• What the exercise asks: Please say how many lines in the records below contain the word "density". Give the number and nothing more.

• Excerpted data:
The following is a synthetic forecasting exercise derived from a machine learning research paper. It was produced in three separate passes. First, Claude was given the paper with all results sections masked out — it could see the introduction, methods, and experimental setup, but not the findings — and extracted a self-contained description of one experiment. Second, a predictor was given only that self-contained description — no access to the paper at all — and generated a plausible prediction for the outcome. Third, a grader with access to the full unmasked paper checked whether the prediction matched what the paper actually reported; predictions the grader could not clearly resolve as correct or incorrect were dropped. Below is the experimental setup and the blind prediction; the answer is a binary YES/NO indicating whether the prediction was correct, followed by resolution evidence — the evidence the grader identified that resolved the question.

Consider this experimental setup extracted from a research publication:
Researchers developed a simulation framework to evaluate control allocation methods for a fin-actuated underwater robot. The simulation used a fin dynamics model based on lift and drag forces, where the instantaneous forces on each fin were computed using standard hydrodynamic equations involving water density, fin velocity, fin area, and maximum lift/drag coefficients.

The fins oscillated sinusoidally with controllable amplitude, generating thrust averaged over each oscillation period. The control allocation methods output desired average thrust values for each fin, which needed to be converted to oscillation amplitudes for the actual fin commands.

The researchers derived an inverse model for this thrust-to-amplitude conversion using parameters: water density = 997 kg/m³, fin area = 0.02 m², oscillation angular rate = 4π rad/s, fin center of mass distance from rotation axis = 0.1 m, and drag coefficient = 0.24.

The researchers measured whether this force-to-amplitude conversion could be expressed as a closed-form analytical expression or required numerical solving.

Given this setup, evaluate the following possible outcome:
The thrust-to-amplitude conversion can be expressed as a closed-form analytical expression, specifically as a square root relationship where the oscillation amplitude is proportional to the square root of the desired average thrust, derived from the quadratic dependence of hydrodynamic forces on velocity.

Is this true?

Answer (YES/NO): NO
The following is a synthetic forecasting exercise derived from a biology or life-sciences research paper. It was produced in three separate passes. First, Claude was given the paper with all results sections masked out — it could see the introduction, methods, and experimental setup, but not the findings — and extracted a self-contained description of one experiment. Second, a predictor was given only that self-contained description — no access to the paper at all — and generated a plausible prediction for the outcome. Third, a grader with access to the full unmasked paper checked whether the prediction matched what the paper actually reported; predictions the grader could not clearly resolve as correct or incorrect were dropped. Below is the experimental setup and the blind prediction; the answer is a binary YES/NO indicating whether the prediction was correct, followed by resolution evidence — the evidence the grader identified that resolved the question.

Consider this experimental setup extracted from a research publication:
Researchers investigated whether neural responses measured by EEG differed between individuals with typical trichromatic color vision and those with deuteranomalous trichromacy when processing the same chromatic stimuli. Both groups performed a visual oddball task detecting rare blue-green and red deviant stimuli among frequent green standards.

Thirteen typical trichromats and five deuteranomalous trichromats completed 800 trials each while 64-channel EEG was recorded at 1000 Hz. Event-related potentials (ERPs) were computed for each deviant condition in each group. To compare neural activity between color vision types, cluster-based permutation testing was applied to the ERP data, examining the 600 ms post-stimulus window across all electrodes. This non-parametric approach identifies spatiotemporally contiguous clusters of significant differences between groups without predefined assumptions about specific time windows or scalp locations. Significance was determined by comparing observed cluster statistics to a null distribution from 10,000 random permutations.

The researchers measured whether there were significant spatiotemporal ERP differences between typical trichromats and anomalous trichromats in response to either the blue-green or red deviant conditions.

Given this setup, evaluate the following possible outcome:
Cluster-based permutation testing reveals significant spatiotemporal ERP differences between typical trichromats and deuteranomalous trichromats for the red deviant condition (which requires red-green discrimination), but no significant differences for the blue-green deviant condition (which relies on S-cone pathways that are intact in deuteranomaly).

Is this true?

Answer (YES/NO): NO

• Solved exercise: 2